● Task goal
Each of the entries should be output exactly, with nothing left out.

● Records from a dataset
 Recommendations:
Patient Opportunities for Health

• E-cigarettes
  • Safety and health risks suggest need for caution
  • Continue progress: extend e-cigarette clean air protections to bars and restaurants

● Solution
 Recommendations:
Patient Opportunities for Health

• E-cigarettes
  • Safety and health risks suggest need for caution
  • Continue progress: extend e-cigarette clean air protections to bars and restaurants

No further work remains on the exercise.